NEW YORK — One day before Super Tuesday, it’s politics as usual.
The Republican National Committee circulated office phone numbers of anchors and execs for the Big Three broadcast news orgs Monday, urging the public to complain about the shortage of coverage on the conviction of Maria Hsia.
Hsia, who organized a fund-raiser for Vice President Al Gore at a suburban Los Angeles Buddhist temple, was recently convicted on five felony counts. According to the RNC, her conviction warranted 19 seconds on “ABC World News Tonight,” 23 seconds on “CBS Evening News” and no mention on NBC’s “The Nightly News With Tom Brokaw.”

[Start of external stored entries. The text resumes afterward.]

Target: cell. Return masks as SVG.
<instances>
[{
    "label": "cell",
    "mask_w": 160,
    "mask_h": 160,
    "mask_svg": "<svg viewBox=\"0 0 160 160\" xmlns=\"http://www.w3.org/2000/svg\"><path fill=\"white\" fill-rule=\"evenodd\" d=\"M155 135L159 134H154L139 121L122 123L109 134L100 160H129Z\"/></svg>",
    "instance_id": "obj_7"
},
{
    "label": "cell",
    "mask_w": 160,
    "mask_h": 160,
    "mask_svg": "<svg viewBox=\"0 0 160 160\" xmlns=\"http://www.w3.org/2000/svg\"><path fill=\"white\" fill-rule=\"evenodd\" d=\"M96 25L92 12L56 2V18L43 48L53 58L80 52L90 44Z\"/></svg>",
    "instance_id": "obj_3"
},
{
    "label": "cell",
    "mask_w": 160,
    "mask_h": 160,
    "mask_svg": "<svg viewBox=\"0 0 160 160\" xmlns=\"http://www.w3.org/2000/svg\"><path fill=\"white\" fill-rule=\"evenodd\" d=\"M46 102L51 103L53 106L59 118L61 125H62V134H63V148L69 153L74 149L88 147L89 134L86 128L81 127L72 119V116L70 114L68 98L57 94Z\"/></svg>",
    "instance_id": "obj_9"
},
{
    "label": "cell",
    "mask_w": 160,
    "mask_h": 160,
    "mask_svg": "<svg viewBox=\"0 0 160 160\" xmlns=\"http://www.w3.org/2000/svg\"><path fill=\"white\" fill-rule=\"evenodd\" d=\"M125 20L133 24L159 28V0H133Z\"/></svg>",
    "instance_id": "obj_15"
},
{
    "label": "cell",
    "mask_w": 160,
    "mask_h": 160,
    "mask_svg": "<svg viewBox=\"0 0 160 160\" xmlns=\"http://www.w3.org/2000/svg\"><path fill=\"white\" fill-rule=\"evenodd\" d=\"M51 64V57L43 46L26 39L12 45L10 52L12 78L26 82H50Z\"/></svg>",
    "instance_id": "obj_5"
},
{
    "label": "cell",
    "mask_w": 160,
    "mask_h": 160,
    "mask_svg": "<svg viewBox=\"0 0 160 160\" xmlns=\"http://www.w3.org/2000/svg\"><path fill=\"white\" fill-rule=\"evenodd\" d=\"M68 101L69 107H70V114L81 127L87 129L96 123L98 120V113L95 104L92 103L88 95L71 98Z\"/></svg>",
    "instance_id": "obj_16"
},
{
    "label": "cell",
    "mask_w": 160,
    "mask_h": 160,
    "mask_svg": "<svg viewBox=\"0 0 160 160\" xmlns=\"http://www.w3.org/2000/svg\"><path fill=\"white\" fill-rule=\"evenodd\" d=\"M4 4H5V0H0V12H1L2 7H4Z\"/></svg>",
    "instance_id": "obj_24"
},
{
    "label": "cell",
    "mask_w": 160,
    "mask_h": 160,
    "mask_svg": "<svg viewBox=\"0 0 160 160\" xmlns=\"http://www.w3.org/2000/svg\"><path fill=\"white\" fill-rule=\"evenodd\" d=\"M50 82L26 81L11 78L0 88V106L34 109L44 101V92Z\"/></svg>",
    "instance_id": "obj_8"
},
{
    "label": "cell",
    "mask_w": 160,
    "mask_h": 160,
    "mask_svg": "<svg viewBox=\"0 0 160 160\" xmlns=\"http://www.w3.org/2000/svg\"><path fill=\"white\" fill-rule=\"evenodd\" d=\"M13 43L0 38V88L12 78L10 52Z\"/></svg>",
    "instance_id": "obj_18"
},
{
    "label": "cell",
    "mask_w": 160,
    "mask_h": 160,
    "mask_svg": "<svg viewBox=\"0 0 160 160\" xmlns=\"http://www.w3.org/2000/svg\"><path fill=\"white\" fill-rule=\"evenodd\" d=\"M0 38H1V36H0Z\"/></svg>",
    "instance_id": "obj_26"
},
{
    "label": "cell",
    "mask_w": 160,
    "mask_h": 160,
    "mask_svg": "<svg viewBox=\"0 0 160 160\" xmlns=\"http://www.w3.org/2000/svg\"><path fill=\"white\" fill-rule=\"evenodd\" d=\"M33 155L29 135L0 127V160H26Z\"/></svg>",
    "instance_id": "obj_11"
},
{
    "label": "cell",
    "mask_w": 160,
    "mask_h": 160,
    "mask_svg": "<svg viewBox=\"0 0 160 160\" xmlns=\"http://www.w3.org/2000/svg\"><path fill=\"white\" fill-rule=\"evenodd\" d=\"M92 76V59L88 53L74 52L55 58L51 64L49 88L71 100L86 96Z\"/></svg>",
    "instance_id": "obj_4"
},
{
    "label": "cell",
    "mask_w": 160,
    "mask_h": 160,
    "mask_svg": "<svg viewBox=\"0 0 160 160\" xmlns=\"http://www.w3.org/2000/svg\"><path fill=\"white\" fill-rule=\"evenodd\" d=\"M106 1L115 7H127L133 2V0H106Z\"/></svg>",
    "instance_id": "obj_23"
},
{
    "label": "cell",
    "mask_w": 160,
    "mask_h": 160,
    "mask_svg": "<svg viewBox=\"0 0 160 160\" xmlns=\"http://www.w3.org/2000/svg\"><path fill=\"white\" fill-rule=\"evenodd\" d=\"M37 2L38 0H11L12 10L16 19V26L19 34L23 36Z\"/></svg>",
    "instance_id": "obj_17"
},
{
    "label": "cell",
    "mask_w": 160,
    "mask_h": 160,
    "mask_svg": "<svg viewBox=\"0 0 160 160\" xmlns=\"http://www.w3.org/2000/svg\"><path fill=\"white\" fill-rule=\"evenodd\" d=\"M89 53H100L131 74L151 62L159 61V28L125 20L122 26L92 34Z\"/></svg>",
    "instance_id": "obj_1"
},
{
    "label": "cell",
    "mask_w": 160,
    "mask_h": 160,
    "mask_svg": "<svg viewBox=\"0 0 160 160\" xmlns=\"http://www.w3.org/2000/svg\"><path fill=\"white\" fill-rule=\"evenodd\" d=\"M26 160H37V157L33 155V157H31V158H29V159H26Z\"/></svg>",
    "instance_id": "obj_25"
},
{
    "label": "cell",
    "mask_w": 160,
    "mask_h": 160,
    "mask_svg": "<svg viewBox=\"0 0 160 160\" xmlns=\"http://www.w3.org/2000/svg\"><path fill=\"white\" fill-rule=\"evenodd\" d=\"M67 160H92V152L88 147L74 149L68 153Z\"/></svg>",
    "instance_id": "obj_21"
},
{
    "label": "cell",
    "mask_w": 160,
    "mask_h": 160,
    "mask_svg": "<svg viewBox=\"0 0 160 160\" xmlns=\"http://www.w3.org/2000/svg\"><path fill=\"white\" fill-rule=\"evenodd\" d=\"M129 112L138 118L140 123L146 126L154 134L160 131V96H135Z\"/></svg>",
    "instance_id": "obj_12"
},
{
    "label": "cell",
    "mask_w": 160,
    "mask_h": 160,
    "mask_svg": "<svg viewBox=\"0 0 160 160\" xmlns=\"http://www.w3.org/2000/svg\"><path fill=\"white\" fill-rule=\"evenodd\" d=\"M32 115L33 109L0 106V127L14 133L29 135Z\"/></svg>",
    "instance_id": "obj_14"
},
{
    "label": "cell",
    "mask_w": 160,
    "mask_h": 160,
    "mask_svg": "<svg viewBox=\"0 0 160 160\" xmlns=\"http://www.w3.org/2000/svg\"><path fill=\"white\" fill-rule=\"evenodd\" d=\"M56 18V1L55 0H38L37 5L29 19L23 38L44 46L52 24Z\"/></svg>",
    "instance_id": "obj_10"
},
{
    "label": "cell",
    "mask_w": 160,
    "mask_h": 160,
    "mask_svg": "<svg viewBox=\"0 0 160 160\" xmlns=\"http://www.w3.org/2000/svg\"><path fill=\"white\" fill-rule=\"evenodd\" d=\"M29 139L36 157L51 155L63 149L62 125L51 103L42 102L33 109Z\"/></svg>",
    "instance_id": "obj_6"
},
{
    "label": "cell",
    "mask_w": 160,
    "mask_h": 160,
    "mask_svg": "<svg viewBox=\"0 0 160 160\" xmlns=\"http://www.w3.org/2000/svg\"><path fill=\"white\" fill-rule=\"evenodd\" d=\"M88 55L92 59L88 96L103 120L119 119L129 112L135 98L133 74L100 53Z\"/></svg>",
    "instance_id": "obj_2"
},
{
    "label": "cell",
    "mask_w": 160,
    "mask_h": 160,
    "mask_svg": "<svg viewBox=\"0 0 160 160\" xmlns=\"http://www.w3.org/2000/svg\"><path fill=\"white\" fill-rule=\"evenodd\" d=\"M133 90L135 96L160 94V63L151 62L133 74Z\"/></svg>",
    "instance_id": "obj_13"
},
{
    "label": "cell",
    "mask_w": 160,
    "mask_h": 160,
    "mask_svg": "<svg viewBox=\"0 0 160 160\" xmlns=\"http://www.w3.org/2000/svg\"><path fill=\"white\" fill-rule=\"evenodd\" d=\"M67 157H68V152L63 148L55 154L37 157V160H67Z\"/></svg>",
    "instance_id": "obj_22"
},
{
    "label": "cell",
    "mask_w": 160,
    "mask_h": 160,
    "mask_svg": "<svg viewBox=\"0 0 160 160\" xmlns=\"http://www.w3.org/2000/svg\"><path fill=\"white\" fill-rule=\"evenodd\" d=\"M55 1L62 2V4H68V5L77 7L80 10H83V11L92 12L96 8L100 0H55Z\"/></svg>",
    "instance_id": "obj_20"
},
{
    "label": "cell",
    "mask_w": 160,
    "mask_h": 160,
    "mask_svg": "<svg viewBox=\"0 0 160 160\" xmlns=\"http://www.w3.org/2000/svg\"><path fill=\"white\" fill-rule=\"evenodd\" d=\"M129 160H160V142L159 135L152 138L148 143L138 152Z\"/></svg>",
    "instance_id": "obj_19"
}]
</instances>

RNC chairman Jim Nicholson is protesting the network’s “non-coverage” by giving out the private phone numbers of Tom Brokaw, Peter Jennings and Dan Rather as well as the president and VPs of the networks’ news divisions and urging GOP activists to begin “networking.”
“How do you solve a problem like Maria Hsia?” Nicholson asked in a statement. “If you’re a network anchor, you make like a Buddhist nun and take a vow of silence. Maybe a few thousand phone calls, e-mails and faxes will give them the news and get them to kick the habit.”
None of the news divisions plans to respond to the RNC’s criticism. A CBS spokeswoman dismissed the accusations as “politics.” Both ABC News and NBC News reps said they stand by their editorial decisions. “We don’t measure the importance of news by seconds,” an ABC News spokeswoman said.
Meanwhile, the cable news nets were gearing up for Super Tuesday. CNBC’s Geraldo Rivera will anchor two special editions of “Rivera Live” from Los Angeles today. Rivera will be joined by a panel of journalists and political analysts, including Carl Bernstein, Arianna Huffington, Republican strategist Ed Rollins, Alan Dershowitz and the Revs. Jerry Falwell and Al Sharpton.
At CNN, anchors Bernard Shaw and Judy Woodruff — along with lead analysts Jeff Greenfield and Bill Schneider — will provide viewers with live coverage, beginning at 5 p.m. Fox News Channel will begin its live election coverage at 6 p.m. with a special report by Brit Hume.